§ Exercise prompt: For each line below with the word "messages", write out a copy.

---------- Source material

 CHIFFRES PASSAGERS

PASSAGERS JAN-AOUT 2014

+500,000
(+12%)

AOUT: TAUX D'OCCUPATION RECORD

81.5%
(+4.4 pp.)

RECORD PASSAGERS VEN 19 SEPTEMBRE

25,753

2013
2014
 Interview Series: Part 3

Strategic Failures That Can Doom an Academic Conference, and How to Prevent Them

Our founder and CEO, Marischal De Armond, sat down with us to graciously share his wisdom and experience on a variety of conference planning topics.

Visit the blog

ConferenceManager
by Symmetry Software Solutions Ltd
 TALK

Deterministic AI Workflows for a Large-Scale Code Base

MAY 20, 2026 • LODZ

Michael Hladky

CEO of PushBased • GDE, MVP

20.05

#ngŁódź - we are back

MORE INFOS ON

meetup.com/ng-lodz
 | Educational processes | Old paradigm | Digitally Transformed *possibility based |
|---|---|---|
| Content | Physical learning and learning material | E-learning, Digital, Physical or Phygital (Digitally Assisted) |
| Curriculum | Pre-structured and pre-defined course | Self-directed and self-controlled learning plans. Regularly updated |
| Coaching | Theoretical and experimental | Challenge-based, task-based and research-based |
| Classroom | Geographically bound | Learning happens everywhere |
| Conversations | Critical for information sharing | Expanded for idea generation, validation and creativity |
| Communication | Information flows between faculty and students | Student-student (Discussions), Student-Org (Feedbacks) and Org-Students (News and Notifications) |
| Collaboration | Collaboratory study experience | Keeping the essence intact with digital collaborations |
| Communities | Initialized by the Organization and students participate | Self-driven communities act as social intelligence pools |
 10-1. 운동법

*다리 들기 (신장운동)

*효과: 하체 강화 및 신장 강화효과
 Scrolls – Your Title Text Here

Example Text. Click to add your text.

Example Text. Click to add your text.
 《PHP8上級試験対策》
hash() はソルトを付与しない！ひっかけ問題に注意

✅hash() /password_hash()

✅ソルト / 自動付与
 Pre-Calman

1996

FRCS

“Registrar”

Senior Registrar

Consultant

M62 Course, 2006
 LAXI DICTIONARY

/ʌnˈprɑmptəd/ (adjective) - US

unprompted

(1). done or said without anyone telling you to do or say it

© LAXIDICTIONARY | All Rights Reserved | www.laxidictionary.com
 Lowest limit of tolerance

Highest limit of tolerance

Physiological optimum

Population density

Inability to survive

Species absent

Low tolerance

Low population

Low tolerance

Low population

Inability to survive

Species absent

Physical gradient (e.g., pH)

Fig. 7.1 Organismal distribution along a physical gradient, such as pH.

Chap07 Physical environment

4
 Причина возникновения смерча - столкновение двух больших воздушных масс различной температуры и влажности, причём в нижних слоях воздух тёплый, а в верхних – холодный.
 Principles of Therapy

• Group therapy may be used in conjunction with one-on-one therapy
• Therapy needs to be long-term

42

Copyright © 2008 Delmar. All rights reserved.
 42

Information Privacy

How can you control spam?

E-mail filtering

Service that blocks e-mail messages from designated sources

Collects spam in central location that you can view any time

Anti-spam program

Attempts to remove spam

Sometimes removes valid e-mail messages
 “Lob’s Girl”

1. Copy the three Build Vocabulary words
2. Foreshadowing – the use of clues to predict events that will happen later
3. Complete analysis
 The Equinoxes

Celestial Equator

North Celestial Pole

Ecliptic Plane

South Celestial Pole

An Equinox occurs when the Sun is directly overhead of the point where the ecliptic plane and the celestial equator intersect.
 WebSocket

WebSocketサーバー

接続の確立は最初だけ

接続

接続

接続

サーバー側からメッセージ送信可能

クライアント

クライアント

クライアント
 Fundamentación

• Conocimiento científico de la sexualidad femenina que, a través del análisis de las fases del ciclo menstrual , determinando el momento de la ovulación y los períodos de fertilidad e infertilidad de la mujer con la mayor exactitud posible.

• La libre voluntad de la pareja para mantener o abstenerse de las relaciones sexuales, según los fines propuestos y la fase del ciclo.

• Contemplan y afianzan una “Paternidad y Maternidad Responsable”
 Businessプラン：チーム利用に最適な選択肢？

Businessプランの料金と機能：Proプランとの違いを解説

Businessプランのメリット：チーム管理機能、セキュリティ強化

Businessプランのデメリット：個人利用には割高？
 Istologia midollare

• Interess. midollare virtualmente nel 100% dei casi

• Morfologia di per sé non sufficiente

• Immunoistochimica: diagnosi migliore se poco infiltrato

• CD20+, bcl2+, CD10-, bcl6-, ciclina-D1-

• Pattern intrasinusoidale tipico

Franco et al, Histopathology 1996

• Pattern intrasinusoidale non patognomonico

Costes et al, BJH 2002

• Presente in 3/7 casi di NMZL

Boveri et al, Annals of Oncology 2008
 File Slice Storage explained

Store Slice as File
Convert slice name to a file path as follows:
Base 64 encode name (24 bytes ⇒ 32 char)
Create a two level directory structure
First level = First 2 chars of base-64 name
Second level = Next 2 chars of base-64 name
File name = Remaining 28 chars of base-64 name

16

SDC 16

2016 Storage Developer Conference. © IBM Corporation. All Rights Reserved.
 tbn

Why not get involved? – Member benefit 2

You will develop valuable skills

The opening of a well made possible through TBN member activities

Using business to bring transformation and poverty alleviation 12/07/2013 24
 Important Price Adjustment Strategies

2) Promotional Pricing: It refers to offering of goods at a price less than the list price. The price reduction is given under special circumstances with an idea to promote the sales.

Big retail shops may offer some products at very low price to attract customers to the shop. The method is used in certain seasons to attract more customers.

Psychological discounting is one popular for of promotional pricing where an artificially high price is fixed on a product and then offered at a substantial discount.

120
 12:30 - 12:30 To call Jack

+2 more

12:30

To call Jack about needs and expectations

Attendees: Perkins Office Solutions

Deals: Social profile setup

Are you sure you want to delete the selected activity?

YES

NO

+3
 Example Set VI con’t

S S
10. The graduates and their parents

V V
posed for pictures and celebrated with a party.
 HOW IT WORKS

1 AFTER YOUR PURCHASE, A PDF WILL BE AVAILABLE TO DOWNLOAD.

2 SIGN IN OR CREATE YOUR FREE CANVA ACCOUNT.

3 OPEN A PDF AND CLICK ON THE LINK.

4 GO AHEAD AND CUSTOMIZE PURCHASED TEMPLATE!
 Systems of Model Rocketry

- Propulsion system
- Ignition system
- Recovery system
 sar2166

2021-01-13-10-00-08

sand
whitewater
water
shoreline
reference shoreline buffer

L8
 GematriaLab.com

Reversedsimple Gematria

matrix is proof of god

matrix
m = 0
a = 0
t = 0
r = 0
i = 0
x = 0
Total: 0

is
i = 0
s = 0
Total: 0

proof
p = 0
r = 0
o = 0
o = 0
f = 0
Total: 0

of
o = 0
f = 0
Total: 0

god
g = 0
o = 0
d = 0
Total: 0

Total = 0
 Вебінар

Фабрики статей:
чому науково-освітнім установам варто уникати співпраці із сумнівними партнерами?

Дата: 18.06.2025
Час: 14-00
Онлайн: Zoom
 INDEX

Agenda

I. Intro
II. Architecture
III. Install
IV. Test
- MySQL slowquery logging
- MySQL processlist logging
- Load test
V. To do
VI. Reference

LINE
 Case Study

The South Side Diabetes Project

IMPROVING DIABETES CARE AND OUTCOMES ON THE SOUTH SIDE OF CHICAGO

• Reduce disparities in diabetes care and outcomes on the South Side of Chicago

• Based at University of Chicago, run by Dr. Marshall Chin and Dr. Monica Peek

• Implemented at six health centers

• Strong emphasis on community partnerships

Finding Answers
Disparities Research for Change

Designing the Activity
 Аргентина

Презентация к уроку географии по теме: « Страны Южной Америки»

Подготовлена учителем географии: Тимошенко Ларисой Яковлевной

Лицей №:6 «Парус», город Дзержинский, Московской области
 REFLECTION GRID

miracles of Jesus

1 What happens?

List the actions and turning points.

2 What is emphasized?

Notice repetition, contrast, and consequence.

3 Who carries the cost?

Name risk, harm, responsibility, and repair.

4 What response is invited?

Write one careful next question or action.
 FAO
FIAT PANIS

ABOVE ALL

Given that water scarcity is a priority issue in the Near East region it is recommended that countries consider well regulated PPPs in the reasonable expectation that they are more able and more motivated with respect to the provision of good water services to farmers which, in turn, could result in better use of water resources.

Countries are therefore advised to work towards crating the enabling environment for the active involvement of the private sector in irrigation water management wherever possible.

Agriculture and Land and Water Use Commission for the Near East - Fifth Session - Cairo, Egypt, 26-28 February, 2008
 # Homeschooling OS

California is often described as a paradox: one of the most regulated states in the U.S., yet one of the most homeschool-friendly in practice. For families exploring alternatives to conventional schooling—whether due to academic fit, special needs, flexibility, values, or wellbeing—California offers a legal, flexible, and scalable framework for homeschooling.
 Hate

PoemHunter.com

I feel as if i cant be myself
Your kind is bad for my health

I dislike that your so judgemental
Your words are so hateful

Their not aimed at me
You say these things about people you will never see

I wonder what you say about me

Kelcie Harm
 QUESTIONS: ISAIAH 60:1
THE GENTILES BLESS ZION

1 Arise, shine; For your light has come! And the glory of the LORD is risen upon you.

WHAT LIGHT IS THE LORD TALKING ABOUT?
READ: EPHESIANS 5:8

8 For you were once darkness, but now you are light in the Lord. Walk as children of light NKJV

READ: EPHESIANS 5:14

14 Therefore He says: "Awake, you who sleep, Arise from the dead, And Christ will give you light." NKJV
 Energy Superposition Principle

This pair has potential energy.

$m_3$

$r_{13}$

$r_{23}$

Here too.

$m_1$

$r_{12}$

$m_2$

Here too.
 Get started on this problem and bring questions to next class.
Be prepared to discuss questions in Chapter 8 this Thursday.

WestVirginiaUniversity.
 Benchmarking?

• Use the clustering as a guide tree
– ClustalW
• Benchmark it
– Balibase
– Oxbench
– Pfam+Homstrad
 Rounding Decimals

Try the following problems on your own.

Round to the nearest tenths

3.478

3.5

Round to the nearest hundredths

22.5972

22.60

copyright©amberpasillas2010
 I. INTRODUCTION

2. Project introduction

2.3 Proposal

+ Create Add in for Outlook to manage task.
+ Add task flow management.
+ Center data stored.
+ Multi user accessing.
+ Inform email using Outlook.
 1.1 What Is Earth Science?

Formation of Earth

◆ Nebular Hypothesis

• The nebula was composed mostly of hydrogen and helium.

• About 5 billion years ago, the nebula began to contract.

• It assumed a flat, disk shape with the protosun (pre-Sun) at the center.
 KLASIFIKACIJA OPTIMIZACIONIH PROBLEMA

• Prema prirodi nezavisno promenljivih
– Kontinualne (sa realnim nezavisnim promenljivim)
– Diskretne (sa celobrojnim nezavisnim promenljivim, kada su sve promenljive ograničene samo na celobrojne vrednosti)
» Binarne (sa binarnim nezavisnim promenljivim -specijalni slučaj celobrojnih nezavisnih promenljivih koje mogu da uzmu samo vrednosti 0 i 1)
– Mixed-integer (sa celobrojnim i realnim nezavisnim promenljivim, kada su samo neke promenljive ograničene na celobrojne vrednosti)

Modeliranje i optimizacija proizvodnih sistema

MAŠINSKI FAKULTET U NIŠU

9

--------------------

§ Result of the exercise:
Service that blocks e-mail messages from designated sources
Sometimes removes valid e-mail messages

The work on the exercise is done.